# I want to gain weight fast. Help



## adamp (Aug 9, 2010)

Im 23 and weigh 10 stone and have a real fast metabolism so I just look slim, I dont really have a diet I just eat the average crap really like bacon butty every morning. I go gym 3 times a week.

Ive thought about taking steroids as half the people around me are on them but I think and most people on here will say its not the answer.

Ive tried supplements but they never really make a difference, wheather it was the brand or whatever I dont know. Ideally I just want to get myself to 12stone looking toned.

Any advice would be much appreciated


----------



## London1976 (Oct 16, 2009)

10st huh. Don't even think bout roids yet mate. Look in the diet and nutrition section.


----------



## andyboro1466867929 (Oct 31, 2006)

its about more than supplements mate... stick up what a usual days food looks like and we can start from there.


----------



## crazycal1 (Sep 21, 2005)

its not just about food.

focus on deads squats bench press military press and chins, this will increase youre appetite thereby allowing you too eat the amount that everyone thinks youre magically suddenly gonna be able to force down.

build cals up slowly over time.

best diet in the world wont do jack if your train too frequently or make bad execise choices or do too many exercises.


----------



## lobo (Aug 7, 2010)

London1976 said:


> 10st huh. Don't even think bout roids yet mate. Look in the diet and nutrition section.


 I 2nd that !!


----------



## 3752 (Jan 7, 2005)

adamp said:


> Im 23 and weigh 10 stone and have a real fast metabolism so I just look slim, I dont really have a diet I just eat the average crap really like bacon butty every morning. I go gym 3 times a week.
> 
> Ive thought about taking steroids as half the people around me are on them but I think and most people on here will say its not the answer.
> 
> ...


by your own admission your daily diet sucks yet you are considering steroids?? this may seem blunt but have you no clue that it is food that builds muscle......you can build muscle with or without steroids if your diet is sufficient enough to sustain growth.....steroids will enhance the effect and get you to your goal quicker but if you diet sucks now then you will waste your money on gear....

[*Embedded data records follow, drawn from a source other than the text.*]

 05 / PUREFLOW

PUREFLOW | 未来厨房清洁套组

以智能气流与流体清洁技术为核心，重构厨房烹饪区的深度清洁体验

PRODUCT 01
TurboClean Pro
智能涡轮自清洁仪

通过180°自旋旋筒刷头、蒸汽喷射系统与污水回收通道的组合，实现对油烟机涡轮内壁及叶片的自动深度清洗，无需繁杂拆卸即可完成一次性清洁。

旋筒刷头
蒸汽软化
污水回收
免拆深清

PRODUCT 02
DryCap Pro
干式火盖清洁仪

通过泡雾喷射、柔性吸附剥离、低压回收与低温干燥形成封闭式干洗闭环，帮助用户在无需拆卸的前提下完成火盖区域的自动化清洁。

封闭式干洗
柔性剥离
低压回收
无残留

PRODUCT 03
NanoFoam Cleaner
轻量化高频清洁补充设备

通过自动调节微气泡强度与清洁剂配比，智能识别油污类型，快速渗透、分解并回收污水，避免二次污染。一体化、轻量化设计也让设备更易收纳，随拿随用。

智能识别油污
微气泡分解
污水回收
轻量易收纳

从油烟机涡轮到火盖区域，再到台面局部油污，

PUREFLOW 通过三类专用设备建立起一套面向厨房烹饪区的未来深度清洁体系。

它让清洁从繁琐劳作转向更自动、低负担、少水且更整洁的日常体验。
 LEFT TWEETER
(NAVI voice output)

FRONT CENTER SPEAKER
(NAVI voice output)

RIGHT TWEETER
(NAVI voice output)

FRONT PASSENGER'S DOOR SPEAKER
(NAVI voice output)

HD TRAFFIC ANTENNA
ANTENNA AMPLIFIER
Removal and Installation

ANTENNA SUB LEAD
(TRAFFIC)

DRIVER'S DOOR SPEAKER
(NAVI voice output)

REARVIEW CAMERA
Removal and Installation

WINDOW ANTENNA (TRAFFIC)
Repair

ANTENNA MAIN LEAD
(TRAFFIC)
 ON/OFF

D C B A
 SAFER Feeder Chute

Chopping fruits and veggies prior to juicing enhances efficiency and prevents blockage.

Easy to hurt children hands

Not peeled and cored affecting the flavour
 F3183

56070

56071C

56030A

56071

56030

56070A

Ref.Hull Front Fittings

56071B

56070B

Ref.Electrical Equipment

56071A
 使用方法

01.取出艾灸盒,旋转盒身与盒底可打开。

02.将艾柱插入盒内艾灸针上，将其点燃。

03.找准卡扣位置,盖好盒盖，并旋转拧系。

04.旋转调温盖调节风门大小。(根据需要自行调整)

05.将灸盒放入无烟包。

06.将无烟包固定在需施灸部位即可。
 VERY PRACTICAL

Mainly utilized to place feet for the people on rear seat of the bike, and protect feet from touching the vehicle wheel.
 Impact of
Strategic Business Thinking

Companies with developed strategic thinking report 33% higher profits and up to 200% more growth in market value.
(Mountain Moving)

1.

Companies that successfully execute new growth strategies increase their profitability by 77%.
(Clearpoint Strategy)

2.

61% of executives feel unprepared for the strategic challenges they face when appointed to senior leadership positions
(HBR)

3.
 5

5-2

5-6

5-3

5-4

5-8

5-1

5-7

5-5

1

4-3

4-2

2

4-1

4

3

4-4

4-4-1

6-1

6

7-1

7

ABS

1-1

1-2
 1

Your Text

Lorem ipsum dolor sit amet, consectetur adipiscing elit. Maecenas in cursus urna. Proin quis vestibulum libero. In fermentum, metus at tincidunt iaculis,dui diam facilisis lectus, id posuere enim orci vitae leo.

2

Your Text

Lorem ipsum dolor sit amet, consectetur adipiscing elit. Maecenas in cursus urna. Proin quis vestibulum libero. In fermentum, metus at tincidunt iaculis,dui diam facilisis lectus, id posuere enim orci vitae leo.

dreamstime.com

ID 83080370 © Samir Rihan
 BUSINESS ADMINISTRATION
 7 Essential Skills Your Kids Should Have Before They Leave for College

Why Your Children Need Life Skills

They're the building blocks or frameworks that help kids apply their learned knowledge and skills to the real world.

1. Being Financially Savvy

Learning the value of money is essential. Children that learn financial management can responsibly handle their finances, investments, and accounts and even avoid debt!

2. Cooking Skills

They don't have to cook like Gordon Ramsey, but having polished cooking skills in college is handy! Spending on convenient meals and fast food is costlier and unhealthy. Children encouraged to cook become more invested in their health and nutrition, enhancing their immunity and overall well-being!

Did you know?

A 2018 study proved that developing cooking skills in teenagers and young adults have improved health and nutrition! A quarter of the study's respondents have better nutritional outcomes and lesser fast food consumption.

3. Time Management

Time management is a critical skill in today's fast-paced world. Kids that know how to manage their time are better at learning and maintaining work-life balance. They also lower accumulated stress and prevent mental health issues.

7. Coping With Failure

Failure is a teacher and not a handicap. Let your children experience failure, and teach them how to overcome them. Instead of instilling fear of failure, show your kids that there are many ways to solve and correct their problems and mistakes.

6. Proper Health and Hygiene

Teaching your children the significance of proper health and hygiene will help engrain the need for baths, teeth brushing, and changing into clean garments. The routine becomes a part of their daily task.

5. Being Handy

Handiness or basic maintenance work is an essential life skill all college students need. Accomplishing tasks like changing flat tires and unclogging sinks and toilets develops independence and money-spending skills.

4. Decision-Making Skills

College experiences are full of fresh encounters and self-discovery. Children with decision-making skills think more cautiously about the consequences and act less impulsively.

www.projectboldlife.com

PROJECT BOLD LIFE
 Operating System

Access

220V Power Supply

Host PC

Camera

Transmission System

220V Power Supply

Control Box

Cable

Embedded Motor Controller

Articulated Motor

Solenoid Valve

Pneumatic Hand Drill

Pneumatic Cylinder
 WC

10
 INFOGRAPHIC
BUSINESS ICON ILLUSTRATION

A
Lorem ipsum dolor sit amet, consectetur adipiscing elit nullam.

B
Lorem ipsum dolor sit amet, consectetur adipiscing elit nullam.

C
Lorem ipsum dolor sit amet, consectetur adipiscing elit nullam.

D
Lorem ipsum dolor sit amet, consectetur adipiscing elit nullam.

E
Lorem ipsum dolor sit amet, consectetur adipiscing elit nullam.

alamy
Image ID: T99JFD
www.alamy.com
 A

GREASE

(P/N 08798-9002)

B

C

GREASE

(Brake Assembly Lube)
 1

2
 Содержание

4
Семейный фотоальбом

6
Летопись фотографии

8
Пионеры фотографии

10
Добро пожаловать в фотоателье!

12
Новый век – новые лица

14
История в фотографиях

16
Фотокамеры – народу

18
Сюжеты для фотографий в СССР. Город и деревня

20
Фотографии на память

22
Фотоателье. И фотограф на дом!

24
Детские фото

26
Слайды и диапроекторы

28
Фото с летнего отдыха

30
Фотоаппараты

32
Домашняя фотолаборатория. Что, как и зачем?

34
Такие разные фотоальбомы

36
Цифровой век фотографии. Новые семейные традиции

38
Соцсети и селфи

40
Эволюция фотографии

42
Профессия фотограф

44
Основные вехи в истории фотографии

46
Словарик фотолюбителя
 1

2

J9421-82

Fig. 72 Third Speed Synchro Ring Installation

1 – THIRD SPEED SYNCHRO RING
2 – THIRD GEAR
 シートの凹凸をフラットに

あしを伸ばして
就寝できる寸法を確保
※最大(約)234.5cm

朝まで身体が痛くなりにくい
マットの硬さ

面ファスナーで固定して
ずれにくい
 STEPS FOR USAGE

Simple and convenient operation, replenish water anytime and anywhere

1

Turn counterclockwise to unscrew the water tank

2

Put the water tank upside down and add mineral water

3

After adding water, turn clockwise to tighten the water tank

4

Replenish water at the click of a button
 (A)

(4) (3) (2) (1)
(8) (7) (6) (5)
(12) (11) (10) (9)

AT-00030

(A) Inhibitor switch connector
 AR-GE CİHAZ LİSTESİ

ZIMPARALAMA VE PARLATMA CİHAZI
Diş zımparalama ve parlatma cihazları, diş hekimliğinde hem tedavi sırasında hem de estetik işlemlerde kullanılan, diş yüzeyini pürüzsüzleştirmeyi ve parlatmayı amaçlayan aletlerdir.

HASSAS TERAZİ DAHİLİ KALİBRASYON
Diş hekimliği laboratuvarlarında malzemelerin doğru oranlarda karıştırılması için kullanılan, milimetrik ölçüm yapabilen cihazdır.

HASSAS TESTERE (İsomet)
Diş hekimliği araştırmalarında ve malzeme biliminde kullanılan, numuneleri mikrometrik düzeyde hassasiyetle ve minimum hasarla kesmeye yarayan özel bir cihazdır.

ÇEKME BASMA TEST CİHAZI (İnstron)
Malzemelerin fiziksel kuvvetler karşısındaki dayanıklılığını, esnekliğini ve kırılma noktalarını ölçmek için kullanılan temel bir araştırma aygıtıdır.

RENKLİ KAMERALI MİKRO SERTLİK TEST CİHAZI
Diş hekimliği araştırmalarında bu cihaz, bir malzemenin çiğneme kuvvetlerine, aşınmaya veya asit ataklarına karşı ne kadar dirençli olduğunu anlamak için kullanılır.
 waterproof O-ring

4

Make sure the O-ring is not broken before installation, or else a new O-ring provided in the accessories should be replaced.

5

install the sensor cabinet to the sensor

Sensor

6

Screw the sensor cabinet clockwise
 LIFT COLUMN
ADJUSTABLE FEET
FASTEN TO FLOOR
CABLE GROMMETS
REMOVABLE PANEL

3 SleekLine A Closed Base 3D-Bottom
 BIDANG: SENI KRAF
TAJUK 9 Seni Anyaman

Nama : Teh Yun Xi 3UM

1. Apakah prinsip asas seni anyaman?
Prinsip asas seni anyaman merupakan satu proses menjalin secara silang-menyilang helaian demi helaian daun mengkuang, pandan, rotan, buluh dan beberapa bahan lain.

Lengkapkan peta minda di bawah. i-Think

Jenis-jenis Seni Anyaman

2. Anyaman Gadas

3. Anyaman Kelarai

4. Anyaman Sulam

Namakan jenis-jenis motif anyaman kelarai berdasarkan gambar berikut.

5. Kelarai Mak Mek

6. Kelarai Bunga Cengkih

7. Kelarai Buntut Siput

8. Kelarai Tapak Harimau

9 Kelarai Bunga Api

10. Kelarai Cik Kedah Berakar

my advice is to search on the forum for diet advice, post a thread detailing your stats etc and ask for advice......then do the same in the training section and i can guarantee you will grow.....without steroids.....

i see so many guys down my local gym who are on so much more gear than me yet do not look any different on and off cycle apart from some water retention and this is mainly because they have no clue about what is needed to feed the muscle and grow....


----------



## adamp (Aug 9, 2010)

Ive bought a supplement (true mass)

For a diet, I dont really have a strict one at the mo as the only chance I get to cook food is at night after work


----------



## Ghost1466867995 (Jul 27, 2010)

mate just eat and eat and eat

and like cal says do the big compound movements to help ive you a base to build on!


----------



## andyboro1466867929 (Oct 31, 2006)

adamp said:


> Ive bought a supplement (true mass)
> 
> For a diet, I dont really have a strict one at the mo as the only chance I get to cook food is at night after work


same here mate, i work full time.

tupperware and microwaves are your friend! lol


----------